30 marzo 2014 – Diciamolo pure: la Confindustria non rappresenta la maggioranza delle imprese e la Cgil rappresenta per il 60 per cento pensionati e non lavoratori. Susanna Camusso, tristemente, è oggi la leader di un’associazione di pensionati. Ed è interessante vedere quanto sia nervosa in questo periodo. Forse si rende conto che la Cgil, con tutto il rispetto per la sua storia importante e il ruolo sociale e politico che ha avuto, non è più rappresentativa di tanti lavoratori e non può più dettare l’agenda.

Le proteste della Camusso contro le riforme del mercato del lavoro hanno un peso diverso rispetto al passato. Non parla per i milioni d’italiani che vogliono un vero cambiamento. La Cgil, così come Confindustria, sono corporativiste, sono associazioni vecchie, sono meno rilevanti oggi di quanto lo erano una volta.

Come ho scritto a pagina 175 del mio nuovo libro, «l’esistenza nell’Italia di oggi di tre grandi sindacati, Cgil, Cisl e Uil, e una sola federazione di grandi imprese, che non parla per le piccole imprese, è out of date. È superata. È antistorica. È ridicola. La Camusso e la Cgil non rappresentano più i lavoratori ma soprattutto i pensionati. Confindustria è spesso inefficace. Non è neanche rappresentativa di tante imprese in Italia. L’idea delle trattative per contratti collettivi nazionali è out of date quando l’80 per cento dell’economia non è più composta di fabbriche e stabilimenti industriali. E alcune delle nostre leggi di base sono out of date. E questo include lo Statuto dei lavoratori, approvato nel lontano 1970, in un’altra epoca».

Il problema non è la “rigidità” delle parti sociali, è la loro rilevanza.

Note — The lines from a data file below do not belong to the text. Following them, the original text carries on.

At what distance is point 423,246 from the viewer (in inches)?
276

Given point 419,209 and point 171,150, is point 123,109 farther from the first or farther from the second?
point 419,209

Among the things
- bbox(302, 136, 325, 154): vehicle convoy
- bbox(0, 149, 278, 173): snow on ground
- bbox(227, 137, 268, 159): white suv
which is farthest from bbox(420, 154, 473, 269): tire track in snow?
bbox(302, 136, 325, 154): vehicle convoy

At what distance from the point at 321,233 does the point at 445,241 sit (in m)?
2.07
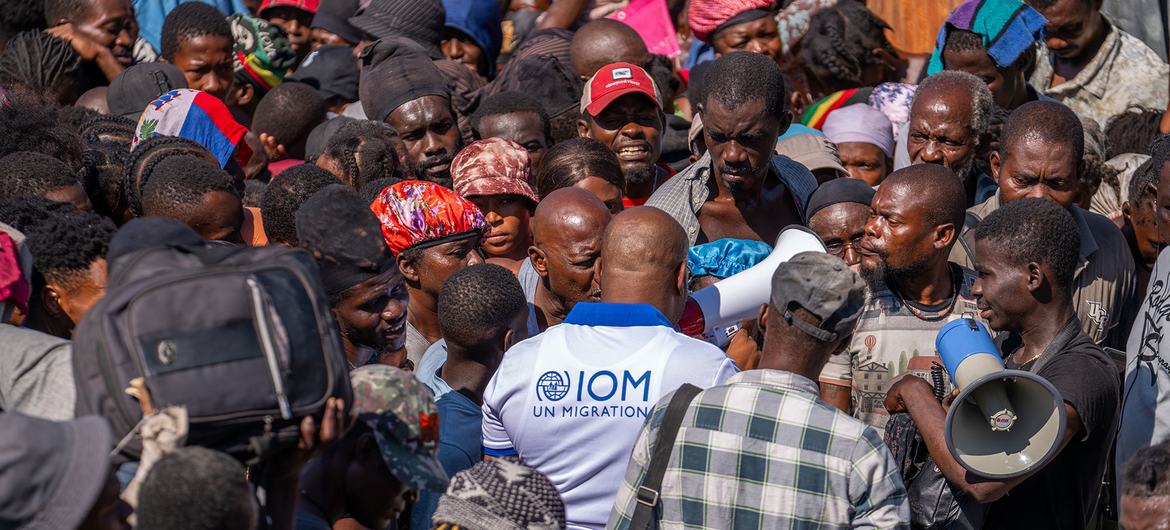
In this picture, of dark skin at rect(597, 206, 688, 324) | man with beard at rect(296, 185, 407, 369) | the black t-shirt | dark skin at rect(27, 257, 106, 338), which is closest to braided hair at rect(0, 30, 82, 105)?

Noi dobbiamo evitare, ad ogni costo, le mezze misure, le misure finte, le riforme a metà, i compromessi. Il Paese è a terra, e bisogna dare una scossa che ignori le lamentale della Cgil e la Confindustria. La Cgil è una voce della conservazione. Ora, per invertire la tendenza, dobbiamo mandare avanti le riforme strutturali, cosa che l’Italia avrebbe dovuto fare tanti anni fa.

Nella Cgil, come nel Palazzo a Roma e nei salotti della gauche caviale di Capalbio, il gattopardo è vivo e vegeto, anzi è in agguato. La campagna contro le riforme, che siano del mercato del lavoro o del sistema di bicameralismo perfetto, sta montando. L’offensiva della minoranza del Pd e di altri gattopardi sta cominciando. I franchi tiratori sono armati. C’è molto malumore nell’ala tradizionale del Pd, c’è paura all’idea di un vero cambiamento.

Se l’Italia vuol cambiare davvero deve cambiare testa, deve smettere di ragionare nei termini di un paese industriale con la Cgil al comando, con la concertazione democristiana di una volta, con lo stile degli anni Settanta. È ora di cambiare, e di ignorare o isolare i gattopardi.